As if that weren’t daunting enough, another common job was “towing targets”—a training exercise where the pilot would take off in a B-26 Martin Marauder, pulling a target that was used for artillery practice—using live ammunition. 

“They’d be shooting behind you, but as often as not, they’d shoot the airplane. I don’t know of anyone being shot down, although I’ve heard there were.”

Published in 1995 by the University of Nevada Oral History Program, the oral history compilation War Stories: Veterans Remember WWII can be viewed online through Special Collections, University of Nevada, Reno Libraries.

Tragically, thirty-eight of the women lost their lives in accidents, and because they were classified as civilians, their families received no military benefits.  The program ended in December of 1944, when the war was winding down, and the male pilots wanted their jobs back.

“At the end of the two years, that’s when  men started coming back from Europe—they didn’t need them as much as they did—and we were flying and they weren’t, and that was a bad scene. They were waiting on tables, and here we were, flying.”

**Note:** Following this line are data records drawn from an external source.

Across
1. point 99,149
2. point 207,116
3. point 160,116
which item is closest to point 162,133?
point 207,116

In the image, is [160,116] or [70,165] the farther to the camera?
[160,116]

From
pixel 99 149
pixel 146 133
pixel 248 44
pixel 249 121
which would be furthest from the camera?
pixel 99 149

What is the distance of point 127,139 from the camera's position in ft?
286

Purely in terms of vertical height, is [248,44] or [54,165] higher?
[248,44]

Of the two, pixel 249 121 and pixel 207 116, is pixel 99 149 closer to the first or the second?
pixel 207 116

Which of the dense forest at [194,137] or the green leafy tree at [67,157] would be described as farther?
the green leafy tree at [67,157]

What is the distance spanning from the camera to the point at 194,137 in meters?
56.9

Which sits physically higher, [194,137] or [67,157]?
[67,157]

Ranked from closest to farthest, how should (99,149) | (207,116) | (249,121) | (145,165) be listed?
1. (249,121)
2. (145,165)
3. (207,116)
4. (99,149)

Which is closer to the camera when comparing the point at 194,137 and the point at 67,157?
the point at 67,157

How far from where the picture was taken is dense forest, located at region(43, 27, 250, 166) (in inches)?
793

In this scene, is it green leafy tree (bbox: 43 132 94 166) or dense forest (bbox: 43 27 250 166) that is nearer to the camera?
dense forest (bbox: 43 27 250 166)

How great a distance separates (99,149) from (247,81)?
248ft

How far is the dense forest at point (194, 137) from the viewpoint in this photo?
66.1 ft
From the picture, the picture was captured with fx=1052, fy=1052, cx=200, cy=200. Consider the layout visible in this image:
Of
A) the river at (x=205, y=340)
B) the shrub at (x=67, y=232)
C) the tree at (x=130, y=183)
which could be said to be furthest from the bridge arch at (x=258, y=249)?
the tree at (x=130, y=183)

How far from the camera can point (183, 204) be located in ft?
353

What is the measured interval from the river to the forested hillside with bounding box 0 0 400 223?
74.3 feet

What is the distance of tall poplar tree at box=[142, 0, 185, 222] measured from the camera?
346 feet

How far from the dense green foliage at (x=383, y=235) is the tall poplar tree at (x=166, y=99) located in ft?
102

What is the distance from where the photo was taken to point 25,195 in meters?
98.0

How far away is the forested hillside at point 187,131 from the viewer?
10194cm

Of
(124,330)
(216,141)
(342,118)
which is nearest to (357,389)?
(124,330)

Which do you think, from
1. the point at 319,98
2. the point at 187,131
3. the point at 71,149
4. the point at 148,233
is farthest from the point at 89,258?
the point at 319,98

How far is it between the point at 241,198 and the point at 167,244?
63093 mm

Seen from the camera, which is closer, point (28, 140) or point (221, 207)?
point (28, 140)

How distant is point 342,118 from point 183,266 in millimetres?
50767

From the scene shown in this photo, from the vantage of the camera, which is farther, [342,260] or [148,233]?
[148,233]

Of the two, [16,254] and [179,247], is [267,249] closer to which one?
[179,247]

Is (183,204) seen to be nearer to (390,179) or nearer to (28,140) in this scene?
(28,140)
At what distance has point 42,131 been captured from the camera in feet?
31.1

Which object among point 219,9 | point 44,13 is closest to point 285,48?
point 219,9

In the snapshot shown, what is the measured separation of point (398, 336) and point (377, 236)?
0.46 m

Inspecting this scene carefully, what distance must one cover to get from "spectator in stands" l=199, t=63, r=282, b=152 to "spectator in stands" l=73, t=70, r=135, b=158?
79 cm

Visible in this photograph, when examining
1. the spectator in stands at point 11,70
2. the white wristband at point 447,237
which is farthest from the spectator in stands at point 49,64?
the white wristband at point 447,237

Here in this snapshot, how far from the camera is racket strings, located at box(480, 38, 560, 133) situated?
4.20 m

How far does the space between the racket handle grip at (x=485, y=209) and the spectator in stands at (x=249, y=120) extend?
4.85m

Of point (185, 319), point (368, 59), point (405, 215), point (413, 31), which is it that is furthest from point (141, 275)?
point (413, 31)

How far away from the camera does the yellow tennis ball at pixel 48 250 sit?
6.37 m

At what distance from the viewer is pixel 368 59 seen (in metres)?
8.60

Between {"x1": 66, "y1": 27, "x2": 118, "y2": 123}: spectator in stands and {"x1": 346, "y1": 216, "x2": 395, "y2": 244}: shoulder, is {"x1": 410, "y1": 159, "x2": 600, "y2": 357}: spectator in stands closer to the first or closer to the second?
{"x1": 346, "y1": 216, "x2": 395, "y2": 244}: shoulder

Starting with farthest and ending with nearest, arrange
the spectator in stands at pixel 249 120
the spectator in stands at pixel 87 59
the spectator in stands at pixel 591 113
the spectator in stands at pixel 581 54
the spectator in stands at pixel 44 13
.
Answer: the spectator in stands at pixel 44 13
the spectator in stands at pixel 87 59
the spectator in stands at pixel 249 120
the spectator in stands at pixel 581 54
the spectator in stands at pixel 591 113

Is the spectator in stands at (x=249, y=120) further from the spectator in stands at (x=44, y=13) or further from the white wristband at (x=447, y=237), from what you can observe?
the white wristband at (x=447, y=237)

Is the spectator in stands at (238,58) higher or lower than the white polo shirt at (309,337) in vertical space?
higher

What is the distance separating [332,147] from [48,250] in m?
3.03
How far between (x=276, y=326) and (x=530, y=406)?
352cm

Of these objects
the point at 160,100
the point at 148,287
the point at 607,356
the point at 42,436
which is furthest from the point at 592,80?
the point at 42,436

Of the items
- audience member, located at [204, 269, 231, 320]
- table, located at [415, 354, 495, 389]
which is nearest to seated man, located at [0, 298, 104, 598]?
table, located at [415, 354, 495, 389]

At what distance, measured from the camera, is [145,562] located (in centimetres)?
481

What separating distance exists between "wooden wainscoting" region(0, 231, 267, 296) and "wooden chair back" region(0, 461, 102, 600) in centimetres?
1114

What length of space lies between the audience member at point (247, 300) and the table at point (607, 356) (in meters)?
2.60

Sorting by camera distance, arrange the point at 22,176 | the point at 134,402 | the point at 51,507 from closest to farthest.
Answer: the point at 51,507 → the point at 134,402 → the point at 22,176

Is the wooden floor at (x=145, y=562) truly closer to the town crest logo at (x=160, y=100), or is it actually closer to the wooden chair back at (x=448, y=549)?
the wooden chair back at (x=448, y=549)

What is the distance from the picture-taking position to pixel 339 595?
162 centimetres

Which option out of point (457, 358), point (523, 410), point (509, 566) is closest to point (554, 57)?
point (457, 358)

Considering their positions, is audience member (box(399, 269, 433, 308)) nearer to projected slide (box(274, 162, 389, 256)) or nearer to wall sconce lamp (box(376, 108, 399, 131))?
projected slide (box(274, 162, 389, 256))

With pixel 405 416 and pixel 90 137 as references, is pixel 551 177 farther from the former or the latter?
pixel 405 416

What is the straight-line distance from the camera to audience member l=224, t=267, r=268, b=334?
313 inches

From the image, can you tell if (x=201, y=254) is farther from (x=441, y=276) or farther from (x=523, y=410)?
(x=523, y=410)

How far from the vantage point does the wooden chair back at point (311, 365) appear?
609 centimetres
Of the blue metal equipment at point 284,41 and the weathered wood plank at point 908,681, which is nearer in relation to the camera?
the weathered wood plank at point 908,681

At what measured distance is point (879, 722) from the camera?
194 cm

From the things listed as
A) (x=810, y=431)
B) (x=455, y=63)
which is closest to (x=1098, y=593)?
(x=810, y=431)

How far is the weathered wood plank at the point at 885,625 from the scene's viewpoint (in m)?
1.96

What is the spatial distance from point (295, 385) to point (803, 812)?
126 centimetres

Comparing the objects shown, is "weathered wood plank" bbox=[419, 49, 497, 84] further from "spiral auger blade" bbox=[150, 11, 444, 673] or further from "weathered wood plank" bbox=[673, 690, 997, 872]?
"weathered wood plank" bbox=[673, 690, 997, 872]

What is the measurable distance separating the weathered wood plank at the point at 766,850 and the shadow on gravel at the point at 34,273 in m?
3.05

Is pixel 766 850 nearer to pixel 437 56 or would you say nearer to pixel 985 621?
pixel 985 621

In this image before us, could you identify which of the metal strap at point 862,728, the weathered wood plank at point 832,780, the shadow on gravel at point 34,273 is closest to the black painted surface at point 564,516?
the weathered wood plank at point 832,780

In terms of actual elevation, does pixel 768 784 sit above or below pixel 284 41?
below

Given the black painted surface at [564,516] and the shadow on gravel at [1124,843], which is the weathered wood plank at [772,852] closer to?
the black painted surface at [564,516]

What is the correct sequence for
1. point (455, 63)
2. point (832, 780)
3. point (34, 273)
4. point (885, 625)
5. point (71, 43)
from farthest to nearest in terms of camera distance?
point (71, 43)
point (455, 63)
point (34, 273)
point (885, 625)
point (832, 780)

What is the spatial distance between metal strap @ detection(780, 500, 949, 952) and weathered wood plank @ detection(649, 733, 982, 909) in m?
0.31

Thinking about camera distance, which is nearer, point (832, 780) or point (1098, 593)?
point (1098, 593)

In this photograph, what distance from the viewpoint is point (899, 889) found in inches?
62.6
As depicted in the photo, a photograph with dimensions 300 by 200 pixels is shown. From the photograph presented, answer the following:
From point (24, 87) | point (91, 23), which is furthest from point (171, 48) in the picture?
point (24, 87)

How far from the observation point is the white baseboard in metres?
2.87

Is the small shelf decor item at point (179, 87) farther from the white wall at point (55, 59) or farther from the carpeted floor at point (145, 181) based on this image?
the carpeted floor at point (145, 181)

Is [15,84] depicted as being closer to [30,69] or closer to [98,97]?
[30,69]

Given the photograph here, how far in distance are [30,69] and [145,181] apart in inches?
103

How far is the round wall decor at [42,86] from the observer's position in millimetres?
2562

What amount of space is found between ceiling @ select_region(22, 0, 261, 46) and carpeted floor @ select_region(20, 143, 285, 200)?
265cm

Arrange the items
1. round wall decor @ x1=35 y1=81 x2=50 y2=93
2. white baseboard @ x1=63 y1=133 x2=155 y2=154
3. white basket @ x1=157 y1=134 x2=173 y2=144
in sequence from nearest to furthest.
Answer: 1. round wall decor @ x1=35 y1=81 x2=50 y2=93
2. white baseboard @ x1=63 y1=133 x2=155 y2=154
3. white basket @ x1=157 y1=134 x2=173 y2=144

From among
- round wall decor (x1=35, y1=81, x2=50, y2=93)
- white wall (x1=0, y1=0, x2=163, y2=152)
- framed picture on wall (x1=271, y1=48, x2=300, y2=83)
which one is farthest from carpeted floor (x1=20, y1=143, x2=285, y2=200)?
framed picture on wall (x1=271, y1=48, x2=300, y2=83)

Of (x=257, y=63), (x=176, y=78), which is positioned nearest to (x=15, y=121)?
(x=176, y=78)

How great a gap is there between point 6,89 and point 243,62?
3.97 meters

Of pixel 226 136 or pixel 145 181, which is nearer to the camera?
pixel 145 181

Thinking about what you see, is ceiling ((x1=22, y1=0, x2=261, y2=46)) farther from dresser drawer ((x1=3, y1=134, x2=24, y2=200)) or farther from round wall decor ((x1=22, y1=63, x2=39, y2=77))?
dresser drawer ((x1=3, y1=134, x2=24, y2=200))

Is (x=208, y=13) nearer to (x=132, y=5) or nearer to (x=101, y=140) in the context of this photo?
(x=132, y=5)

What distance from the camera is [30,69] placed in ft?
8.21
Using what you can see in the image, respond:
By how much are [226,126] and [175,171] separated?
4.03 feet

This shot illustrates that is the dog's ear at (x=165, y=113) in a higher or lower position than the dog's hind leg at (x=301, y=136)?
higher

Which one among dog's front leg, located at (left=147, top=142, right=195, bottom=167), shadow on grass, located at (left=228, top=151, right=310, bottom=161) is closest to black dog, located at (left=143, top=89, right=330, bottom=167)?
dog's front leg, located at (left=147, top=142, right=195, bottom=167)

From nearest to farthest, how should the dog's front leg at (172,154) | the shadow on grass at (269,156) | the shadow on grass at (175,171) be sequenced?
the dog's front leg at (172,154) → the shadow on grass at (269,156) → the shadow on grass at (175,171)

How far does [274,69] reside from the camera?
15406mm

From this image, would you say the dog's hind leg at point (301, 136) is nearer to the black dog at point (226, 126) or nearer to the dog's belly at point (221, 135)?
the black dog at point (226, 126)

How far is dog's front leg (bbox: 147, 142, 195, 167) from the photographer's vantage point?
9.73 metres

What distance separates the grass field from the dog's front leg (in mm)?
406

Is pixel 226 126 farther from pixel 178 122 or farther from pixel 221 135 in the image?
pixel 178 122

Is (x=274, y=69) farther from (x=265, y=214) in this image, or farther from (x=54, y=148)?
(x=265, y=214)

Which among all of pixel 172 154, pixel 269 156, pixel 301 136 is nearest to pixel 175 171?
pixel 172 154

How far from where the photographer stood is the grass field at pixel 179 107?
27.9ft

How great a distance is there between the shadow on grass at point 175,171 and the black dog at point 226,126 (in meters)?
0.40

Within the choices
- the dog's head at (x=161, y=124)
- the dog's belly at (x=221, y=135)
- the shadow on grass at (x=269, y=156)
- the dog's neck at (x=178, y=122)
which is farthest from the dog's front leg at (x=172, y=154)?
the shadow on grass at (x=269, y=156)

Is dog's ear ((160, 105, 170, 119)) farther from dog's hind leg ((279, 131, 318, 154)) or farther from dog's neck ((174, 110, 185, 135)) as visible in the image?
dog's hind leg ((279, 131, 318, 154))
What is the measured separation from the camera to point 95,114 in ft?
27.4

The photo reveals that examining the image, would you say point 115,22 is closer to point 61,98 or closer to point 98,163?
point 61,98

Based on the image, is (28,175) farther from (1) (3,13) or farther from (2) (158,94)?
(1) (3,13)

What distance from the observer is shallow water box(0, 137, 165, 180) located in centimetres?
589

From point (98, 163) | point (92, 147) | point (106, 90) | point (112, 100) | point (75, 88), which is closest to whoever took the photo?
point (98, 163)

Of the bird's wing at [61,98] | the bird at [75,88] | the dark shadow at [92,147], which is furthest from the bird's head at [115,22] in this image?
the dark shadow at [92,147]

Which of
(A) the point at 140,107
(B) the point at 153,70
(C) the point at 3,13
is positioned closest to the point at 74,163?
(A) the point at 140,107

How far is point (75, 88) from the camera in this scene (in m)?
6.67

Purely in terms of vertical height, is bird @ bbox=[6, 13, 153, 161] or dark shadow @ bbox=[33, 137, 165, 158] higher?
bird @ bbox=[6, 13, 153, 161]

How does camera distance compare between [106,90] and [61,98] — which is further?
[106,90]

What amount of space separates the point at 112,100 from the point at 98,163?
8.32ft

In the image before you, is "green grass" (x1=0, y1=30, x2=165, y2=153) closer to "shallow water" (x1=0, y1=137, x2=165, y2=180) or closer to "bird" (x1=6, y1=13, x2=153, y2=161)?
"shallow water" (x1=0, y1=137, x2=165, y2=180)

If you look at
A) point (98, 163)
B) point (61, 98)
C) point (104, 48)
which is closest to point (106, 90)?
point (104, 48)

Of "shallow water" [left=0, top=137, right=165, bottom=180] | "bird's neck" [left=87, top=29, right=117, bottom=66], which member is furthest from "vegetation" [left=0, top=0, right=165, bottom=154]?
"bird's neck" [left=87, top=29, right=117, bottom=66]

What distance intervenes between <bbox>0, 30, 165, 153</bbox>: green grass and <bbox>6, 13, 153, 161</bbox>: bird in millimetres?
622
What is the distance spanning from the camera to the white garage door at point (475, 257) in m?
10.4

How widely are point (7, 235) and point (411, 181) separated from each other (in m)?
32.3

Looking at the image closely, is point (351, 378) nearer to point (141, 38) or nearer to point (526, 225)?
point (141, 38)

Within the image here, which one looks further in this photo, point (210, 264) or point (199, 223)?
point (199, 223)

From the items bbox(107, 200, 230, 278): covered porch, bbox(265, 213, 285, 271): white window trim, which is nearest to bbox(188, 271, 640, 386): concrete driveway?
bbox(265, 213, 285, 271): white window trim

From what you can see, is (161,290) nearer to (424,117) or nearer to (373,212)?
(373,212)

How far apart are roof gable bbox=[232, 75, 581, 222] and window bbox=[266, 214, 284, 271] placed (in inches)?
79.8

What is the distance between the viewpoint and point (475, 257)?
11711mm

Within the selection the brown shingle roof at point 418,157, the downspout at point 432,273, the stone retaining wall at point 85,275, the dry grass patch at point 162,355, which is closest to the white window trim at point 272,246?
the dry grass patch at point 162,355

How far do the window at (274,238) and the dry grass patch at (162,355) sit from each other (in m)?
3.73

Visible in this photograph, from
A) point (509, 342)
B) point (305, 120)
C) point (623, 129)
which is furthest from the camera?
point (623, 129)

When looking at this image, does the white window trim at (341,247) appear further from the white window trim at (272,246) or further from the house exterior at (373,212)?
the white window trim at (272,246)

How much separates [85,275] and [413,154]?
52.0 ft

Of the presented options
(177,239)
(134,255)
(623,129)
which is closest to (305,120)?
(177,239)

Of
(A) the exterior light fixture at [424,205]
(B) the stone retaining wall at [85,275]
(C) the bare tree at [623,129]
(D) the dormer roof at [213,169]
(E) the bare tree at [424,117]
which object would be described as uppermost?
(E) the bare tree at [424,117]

After years of lobbying, the WASPs were finally designated military veterans in  1977. It was an important victory for these groundbreaking women, whose service and sacrifice had flown under the radar for far too long.  

The book War Stories features oral histories from Hazel Hohn and 20 other World War Two veterans. Archival audio for this segment was provided by Special Collections, University of Nevada, Reno Libraries.